If Callback doesn't work correctly there is a handy method of debugging your code. Add a mail function within your code that sends an email to you at different places within the code. Firstly have one that emails you right at the beginning of the code so you know for sure that the file is actually being called.
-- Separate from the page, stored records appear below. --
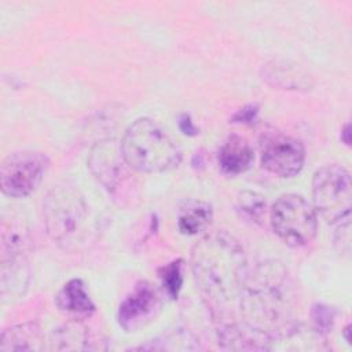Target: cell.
Wrapping results in <instances>:
<instances>
[{
  "mask_svg": "<svg viewBox=\"0 0 352 352\" xmlns=\"http://www.w3.org/2000/svg\"><path fill=\"white\" fill-rule=\"evenodd\" d=\"M296 302L293 280L276 261L261 263L249 271L238 298L242 322L271 341L297 331Z\"/></svg>",
  "mask_w": 352,
  "mask_h": 352,
  "instance_id": "1",
  "label": "cell"
},
{
  "mask_svg": "<svg viewBox=\"0 0 352 352\" xmlns=\"http://www.w3.org/2000/svg\"><path fill=\"white\" fill-rule=\"evenodd\" d=\"M191 271L213 315L227 314L238 298L248 270L243 248L226 231L205 234L191 249Z\"/></svg>",
  "mask_w": 352,
  "mask_h": 352,
  "instance_id": "2",
  "label": "cell"
},
{
  "mask_svg": "<svg viewBox=\"0 0 352 352\" xmlns=\"http://www.w3.org/2000/svg\"><path fill=\"white\" fill-rule=\"evenodd\" d=\"M121 154L126 165L142 173H161L176 168L182 150L170 133L155 120L142 117L125 131Z\"/></svg>",
  "mask_w": 352,
  "mask_h": 352,
  "instance_id": "3",
  "label": "cell"
},
{
  "mask_svg": "<svg viewBox=\"0 0 352 352\" xmlns=\"http://www.w3.org/2000/svg\"><path fill=\"white\" fill-rule=\"evenodd\" d=\"M43 217L48 235L65 250H77L88 238V205L73 186H54L47 192L43 201Z\"/></svg>",
  "mask_w": 352,
  "mask_h": 352,
  "instance_id": "4",
  "label": "cell"
},
{
  "mask_svg": "<svg viewBox=\"0 0 352 352\" xmlns=\"http://www.w3.org/2000/svg\"><path fill=\"white\" fill-rule=\"evenodd\" d=\"M270 224L275 235L292 248L308 245L318 231V214L302 195H280L270 210Z\"/></svg>",
  "mask_w": 352,
  "mask_h": 352,
  "instance_id": "5",
  "label": "cell"
},
{
  "mask_svg": "<svg viewBox=\"0 0 352 352\" xmlns=\"http://www.w3.org/2000/svg\"><path fill=\"white\" fill-rule=\"evenodd\" d=\"M314 208L329 223H338L351 214L352 183L349 172L340 164H327L314 173Z\"/></svg>",
  "mask_w": 352,
  "mask_h": 352,
  "instance_id": "6",
  "label": "cell"
},
{
  "mask_svg": "<svg viewBox=\"0 0 352 352\" xmlns=\"http://www.w3.org/2000/svg\"><path fill=\"white\" fill-rule=\"evenodd\" d=\"M48 168V158L38 151H16L8 154L0 166V184L4 195L25 198L41 183Z\"/></svg>",
  "mask_w": 352,
  "mask_h": 352,
  "instance_id": "7",
  "label": "cell"
},
{
  "mask_svg": "<svg viewBox=\"0 0 352 352\" xmlns=\"http://www.w3.org/2000/svg\"><path fill=\"white\" fill-rule=\"evenodd\" d=\"M263 168L279 177H293L305 162V147L301 140L282 132H267L260 139Z\"/></svg>",
  "mask_w": 352,
  "mask_h": 352,
  "instance_id": "8",
  "label": "cell"
},
{
  "mask_svg": "<svg viewBox=\"0 0 352 352\" xmlns=\"http://www.w3.org/2000/svg\"><path fill=\"white\" fill-rule=\"evenodd\" d=\"M160 308L161 298L157 289L147 280H139L121 301L117 311V322L125 331H135L147 324Z\"/></svg>",
  "mask_w": 352,
  "mask_h": 352,
  "instance_id": "9",
  "label": "cell"
},
{
  "mask_svg": "<svg viewBox=\"0 0 352 352\" xmlns=\"http://www.w3.org/2000/svg\"><path fill=\"white\" fill-rule=\"evenodd\" d=\"M125 165L120 147L117 148L113 140L109 139L98 142L88 155V166L92 175L109 191H114L122 182V176L126 175Z\"/></svg>",
  "mask_w": 352,
  "mask_h": 352,
  "instance_id": "10",
  "label": "cell"
},
{
  "mask_svg": "<svg viewBox=\"0 0 352 352\" xmlns=\"http://www.w3.org/2000/svg\"><path fill=\"white\" fill-rule=\"evenodd\" d=\"M261 78L278 89L309 91L314 85L309 74L297 63L283 59H274L261 66Z\"/></svg>",
  "mask_w": 352,
  "mask_h": 352,
  "instance_id": "11",
  "label": "cell"
},
{
  "mask_svg": "<svg viewBox=\"0 0 352 352\" xmlns=\"http://www.w3.org/2000/svg\"><path fill=\"white\" fill-rule=\"evenodd\" d=\"M271 340L250 326L236 322H223L219 327V344L232 351H264L270 349Z\"/></svg>",
  "mask_w": 352,
  "mask_h": 352,
  "instance_id": "12",
  "label": "cell"
},
{
  "mask_svg": "<svg viewBox=\"0 0 352 352\" xmlns=\"http://www.w3.org/2000/svg\"><path fill=\"white\" fill-rule=\"evenodd\" d=\"M30 249V234L22 219H11L1 224V264L26 263Z\"/></svg>",
  "mask_w": 352,
  "mask_h": 352,
  "instance_id": "13",
  "label": "cell"
},
{
  "mask_svg": "<svg viewBox=\"0 0 352 352\" xmlns=\"http://www.w3.org/2000/svg\"><path fill=\"white\" fill-rule=\"evenodd\" d=\"M254 161V153L250 143L238 135L228 136L220 146L217 162L226 175L236 176L246 172Z\"/></svg>",
  "mask_w": 352,
  "mask_h": 352,
  "instance_id": "14",
  "label": "cell"
},
{
  "mask_svg": "<svg viewBox=\"0 0 352 352\" xmlns=\"http://www.w3.org/2000/svg\"><path fill=\"white\" fill-rule=\"evenodd\" d=\"M100 342L104 341H95L89 329L80 322H69L56 329L52 333L51 344L52 349L56 351H95V349H104Z\"/></svg>",
  "mask_w": 352,
  "mask_h": 352,
  "instance_id": "15",
  "label": "cell"
},
{
  "mask_svg": "<svg viewBox=\"0 0 352 352\" xmlns=\"http://www.w3.org/2000/svg\"><path fill=\"white\" fill-rule=\"evenodd\" d=\"M43 345V334L40 327L33 323H21L14 324L6 329L1 333L0 338V351H41Z\"/></svg>",
  "mask_w": 352,
  "mask_h": 352,
  "instance_id": "16",
  "label": "cell"
},
{
  "mask_svg": "<svg viewBox=\"0 0 352 352\" xmlns=\"http://www.w3.org/2000/svg\"><path fill=\"white\" fill-rule=\"evenodd\" d=\"M212 219L213 209L209 202L188 199L179 209L177 228L184 235H197L210 226Z\"/></svg>",
  "mask_w": 352,
  "mask_h": 352,
  "instance_id": "17",
  "label": "cell"
},
{
  "mask_svg": "<svg viewBox=\"0 0 352 352\" xmlns=\"http://www.w3.org/2000/svg\"><path fill=\"white\" fill-rule=\"evenodd\" d=\"M56 305L72 314L89 315L95 311V305L89 298L81 279H70L56 294Z\"/></svg>",
  "mask_w": 352,
  "mask_h": 352,
  "instance_id": "18",
  "label": "cell"
},
{
  "mask_svg": "<svg viewBox=\"0 0 352 352\" xmlns=\"http://www.w3.org/2000/svg\"><path fill=\"white\" fill-rule=\"evenodd\" d=\"M236 212L245 220L260 224L265 216L267 201L258 192L254 191H242L236 197Z\"/></svg>",
  "mask_w": 352,
  "mask_h": 352,
  "instance_id": "19",
  "label": "cell"
},
{
  "mask_svg": "<svg viewBox=\"0 0 352 352\" xmlns=\"http://www.w3.org/2000/svg\"><path fill=\"white\" fill-rule=\"evenodd\" d=\"M197 341L190 333L183 330L169 331L153 341L147 345L139 346V349H165V351H177V349H197V346L190 345L188 342Z\"/></svg>",
  "mask_w": 352,
  "mask_h": 352,
  "instance_id": "20",
  "label": "cell"
},
{
  "mask_svg": "<svg viewBox=\"0 0 352 352\" xmlns=\"http://www.w3.org/2000/svg\"><path fill=\"white\" fill-rule=\"evenodd\" d=\"M158 275L165 293L172 300H176L183 285V260L177 258L168 263L166 265L160 268Z\"/></svg>",
  "mask_w": 352,
  "mask_h": 352,
  "instance_id": "21",
  "label": "cell"
},
{
  "mask_svg": "<svg viewBox=\"0 0 352 352\" xmlns=\"http://www.w3.org/2000/svg\"><path fill=\"white\" fill-rule=\"evenodd\" d=\"M311 319L318 333H327L334 323V309L323 304H315L311 308Z\"/></svg>",
  "mask_w": 352,
  "mask_h": 352,
  "instance_id": "22",
  "label": "cell"
},
{
  "mask_svg": "<svg viewBox=\"0 0 352 352\" xmlns=\"http://www.w3.org/2000/svg\"><path fill=\"white\" fill-rule=\"evenodd\" d=\"M333 241L340 254L346 257L351 256V217H346L337 223Z\"/></svg>",
  "mask_w": 352,
  "mask_h": 352,
  "instance_id": "23",
  "label": "cell"
},
{
  "mask_svg": "<svg viewBox=\"0 0 352 352\" xmlns=\"http://www.w3.org/2000/svg\"><path fill=\"white\" fill-rule=\"evenodd\" d=\"M258 114V104L256 103H250L243 106L242 109H239L232 117H231V122H236V124H250L256 120Z\"/></svg>",
  "mask_w": 352,
  "mask_h": 352,
  "instance_id": "24",
  "label": "cell"
},
{
  "mask_svg": "<svg viewBox=\"0 0 352 352\" xmlns=\"http://www.w3.org/2000/svg\"><path fill=\"white\" fill-rule=\"evenodd\" d=\"M179 129L187 136H195L199 133V129L194 125L191 117L186 113L180 114V117H179Z\"/></svg>",
  "mask_w": 352,
  "mask_h": 352,
  "instance_id": "25",
  "label": "cell"
},
{
  "mask_svg": "<svg viewBox=\"0 0 352 352\" xmlns=\"http://www.w3.org/2000/svg\"><path fill=\"white\" fill-rule=\"evenodd\" d=\"M341 140H342L346 146L351 144V125H349L348 122L344 125V128H342V131H341Z\"/></svg>",
  "mask_w": 352,
  "mask_h": 352,
  "instance_id": "26",
  "label": "cell"
},
{
  "mask_svg": "<svg viewBox=\"0 0 352 352\" xmlns=\"http://www.w3.org/2000/svg\"><path fill=\"white\" fill-rule=\"evenodd\" d=\"M349 329H351V324H346V326H345V329H344V336H345V340H346V342H348V344L351 342V341H349V331H351Z\"/></svg>",
  "mask_w": 352,
  "mask_h": 352,
  "instance_id": "27",
  "label": "cell"
}]
</instances>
Then have an email function sending the variables as this enables you to check at certain intervals in your code, whether or not the right information is being stored and are being sent correctly.
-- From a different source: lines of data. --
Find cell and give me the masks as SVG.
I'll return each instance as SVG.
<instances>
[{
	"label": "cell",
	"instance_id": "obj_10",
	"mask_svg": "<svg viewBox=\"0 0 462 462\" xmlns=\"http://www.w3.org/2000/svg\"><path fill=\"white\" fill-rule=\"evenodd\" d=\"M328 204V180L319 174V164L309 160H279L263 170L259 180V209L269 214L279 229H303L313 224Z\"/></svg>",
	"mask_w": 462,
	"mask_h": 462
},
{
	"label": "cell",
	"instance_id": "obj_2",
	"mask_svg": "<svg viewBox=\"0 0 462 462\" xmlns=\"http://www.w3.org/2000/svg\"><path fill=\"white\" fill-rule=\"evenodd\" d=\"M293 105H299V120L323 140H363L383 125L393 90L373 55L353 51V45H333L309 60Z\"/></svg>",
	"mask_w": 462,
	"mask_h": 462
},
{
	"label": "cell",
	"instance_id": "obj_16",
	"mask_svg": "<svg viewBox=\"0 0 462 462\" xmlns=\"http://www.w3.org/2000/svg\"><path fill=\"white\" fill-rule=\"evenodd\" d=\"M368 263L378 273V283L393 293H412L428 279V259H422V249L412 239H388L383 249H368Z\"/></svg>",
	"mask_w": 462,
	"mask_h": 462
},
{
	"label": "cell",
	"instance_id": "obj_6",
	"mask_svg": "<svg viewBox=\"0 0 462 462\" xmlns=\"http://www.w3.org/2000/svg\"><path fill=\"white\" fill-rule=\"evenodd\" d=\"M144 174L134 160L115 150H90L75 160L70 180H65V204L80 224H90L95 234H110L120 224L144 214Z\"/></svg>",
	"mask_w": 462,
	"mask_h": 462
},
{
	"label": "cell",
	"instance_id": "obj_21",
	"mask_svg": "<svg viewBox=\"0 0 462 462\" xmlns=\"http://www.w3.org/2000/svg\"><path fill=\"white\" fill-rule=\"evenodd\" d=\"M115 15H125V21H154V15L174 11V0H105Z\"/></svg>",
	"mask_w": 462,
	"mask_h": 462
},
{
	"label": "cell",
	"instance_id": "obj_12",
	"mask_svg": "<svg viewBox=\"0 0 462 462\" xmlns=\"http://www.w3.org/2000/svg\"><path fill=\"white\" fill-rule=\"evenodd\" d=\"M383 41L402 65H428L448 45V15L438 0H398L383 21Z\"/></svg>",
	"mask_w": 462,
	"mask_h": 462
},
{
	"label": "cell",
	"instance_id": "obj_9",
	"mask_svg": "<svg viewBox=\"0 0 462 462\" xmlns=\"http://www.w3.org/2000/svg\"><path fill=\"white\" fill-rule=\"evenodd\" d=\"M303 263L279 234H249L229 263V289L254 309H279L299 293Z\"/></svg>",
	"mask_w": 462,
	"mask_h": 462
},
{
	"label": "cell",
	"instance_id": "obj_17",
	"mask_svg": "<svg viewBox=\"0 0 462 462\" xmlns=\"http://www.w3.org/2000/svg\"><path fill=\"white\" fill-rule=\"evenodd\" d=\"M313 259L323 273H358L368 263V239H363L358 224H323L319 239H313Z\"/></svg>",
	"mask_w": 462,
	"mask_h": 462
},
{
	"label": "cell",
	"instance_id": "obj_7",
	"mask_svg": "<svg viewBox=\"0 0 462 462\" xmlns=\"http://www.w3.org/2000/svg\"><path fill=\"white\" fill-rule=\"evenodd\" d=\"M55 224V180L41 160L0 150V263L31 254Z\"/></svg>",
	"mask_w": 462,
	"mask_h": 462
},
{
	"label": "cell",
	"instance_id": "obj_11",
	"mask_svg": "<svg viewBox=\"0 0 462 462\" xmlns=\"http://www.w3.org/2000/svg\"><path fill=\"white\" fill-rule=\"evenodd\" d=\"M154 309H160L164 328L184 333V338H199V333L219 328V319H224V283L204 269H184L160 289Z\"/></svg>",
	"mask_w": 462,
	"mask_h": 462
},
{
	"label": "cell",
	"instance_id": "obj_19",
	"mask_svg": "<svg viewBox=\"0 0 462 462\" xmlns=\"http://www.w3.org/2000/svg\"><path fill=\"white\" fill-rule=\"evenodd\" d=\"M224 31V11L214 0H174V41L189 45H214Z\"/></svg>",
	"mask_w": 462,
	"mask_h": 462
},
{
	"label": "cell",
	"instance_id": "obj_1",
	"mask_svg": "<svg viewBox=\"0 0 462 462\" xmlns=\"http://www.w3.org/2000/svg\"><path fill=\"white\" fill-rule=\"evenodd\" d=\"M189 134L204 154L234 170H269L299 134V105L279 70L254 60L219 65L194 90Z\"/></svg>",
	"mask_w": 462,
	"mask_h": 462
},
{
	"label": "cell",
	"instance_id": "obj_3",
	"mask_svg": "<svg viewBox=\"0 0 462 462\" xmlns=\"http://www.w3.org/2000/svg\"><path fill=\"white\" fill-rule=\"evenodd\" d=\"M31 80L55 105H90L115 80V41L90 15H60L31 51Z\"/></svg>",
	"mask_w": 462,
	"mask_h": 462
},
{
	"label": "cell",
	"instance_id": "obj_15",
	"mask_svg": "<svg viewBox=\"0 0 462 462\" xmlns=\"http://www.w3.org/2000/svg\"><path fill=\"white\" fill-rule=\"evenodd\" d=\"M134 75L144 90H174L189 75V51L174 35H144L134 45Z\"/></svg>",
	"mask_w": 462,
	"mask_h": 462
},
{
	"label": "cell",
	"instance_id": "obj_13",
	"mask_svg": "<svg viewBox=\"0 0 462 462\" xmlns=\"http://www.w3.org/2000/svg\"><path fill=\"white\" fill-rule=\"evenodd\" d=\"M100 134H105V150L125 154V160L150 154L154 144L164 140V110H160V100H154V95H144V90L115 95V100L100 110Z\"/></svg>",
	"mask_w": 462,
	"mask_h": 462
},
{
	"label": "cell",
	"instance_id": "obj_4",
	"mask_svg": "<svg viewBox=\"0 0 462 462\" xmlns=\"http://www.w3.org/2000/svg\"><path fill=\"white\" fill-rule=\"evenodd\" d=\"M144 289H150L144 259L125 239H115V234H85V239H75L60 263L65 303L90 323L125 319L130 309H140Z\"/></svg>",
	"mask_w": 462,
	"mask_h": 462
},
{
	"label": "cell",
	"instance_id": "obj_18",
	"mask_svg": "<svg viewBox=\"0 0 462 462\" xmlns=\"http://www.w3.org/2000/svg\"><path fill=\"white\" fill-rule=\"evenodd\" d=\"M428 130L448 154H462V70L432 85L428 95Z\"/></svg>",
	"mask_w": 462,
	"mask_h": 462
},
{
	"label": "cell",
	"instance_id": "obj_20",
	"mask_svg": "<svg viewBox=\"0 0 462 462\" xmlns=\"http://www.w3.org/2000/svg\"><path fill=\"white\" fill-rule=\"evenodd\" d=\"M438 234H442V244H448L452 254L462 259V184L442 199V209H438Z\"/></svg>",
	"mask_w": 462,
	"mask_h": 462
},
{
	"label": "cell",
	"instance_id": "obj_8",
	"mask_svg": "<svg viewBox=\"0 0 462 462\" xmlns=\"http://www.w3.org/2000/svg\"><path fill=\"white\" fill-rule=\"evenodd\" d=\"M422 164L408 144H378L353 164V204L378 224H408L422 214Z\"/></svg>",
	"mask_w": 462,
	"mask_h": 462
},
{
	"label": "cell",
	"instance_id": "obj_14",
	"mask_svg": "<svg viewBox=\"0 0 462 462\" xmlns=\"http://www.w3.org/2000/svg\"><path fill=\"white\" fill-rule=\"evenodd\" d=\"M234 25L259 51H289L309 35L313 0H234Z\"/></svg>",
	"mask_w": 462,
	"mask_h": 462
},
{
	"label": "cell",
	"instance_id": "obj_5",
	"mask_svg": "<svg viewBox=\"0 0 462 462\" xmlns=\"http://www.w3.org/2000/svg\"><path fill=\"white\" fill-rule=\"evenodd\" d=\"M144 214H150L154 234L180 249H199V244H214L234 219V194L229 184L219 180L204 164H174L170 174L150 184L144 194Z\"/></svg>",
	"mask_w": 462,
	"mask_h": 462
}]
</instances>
Below is a PHP code example implementing the mail function in two different places and as always when a declined response is received an email is sent with the debug details:

<?php
// Payment confirmation from http post

$your_email = 'you@domain.com'; // your merchant account email address
mail($your_email, "Callback", "Being called?");

function http_post($server, $port, $url, $vars) {
.
.
.
.
}

$response = http_post("https://secure.nochex.com/callback/callback.aspx", $_POST);
// stores the response from the Nochex server
$debug = "IP -> " . $_SERVER['REMOTE_ADDR'] ."\r\n\r\nPOST DATA:\r\n";
foreach($_POST as $Index => $Value)
$debug .= "$Index -> $Value\r\n";
$debug .= "\r\nRESPONSE:\r\n$response";
mail($your_email, "Callback", $debug);

if (!strstr($response, "AUTHORISED")) { // searches response to see if AUTHORISED is present if it
isn’t a failure message is displayed
$msg = "Callback was not AUTHORISED.\r\n\r\n$debug"; // displays debug message
}
else {
$msg = "Callback was AUTHORISED."; // if AUTHORISED was found in the response then it was
successful
// whatever else you want to do
}
mail($your_email, "Callback Debug", $msg); // sends an email explaining whether Callback was
successful or not, the subject will be “Callback Debug” but you can change this to whatever you
want.
?>

Callback Troubleshooting Tips

"DECLINED" Message

If you receive a DECLINED response:

  • Go back and carefully check your code, make sure that each variable is passed to the Nochex server without changing them at all.
  • Ensure that you are posting the information to the right URL, https://secure.nochex.com/callback/callback.aspx

No Message Received

If your Callback listener/script doesn't send an email to you when it should:

  • Make sure you have Callback enabled on your Nochex account by contacting us.
  • Check that the Callback listener is actually being called by creating a test email script, by doing this you will receive an email and able to conclude that it is a problem with your Callback listener code.
  • Check your code carefully to ensure the right email address is being used.
  • Check that your firewall settings aren't blocking the HTTP POST messages from Nochex, if you are unsure contact your website developer or hosting company to check this.
  • Take another look at this guide and the examples within it to help, and expand on the examples as they are all fully working examples.